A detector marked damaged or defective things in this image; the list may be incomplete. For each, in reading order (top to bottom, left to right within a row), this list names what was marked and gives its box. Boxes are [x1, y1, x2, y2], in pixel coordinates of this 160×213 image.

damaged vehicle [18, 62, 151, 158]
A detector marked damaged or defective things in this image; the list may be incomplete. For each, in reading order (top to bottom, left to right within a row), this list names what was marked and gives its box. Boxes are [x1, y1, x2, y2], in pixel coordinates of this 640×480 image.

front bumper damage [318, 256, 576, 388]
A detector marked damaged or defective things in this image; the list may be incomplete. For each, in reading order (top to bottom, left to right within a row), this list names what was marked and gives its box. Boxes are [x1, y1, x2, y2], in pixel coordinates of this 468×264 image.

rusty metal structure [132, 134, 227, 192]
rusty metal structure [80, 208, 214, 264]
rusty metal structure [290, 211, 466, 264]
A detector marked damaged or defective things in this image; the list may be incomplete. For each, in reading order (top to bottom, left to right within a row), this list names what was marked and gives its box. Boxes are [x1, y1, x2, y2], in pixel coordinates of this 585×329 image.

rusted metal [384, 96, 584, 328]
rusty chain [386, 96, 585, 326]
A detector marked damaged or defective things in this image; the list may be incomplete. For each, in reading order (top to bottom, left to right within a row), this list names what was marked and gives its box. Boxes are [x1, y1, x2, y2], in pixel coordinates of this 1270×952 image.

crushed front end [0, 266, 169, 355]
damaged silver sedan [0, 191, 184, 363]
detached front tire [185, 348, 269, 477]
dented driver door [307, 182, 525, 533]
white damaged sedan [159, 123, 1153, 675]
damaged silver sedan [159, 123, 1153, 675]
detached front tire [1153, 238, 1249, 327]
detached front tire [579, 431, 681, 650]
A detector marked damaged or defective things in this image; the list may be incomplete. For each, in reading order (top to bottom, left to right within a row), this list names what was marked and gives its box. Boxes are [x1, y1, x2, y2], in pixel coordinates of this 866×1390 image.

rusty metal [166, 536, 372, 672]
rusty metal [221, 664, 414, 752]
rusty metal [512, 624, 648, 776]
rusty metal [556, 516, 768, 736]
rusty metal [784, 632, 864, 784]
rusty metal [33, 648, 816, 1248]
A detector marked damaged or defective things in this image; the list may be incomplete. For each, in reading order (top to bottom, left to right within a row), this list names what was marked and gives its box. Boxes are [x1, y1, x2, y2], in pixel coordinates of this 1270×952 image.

***

▸ **WHAT YOU SHOULD DO**
Copy the listing word for word from its first line through the line containing "damaged vehicle [18, 62, 151, 158]", with that final line included.

▸ **FINISHED TASK**
A detector marked damaged or defective things in this image; the list may be incomplete. For each, in reading order (top to bottom, left to right within a row), this list names what was marked and gives its box. Boxes are [x1, y1, x2, y2], in pixel coordinates of this 160×213 image.

damaged vehicle [18, 62, 151, 158]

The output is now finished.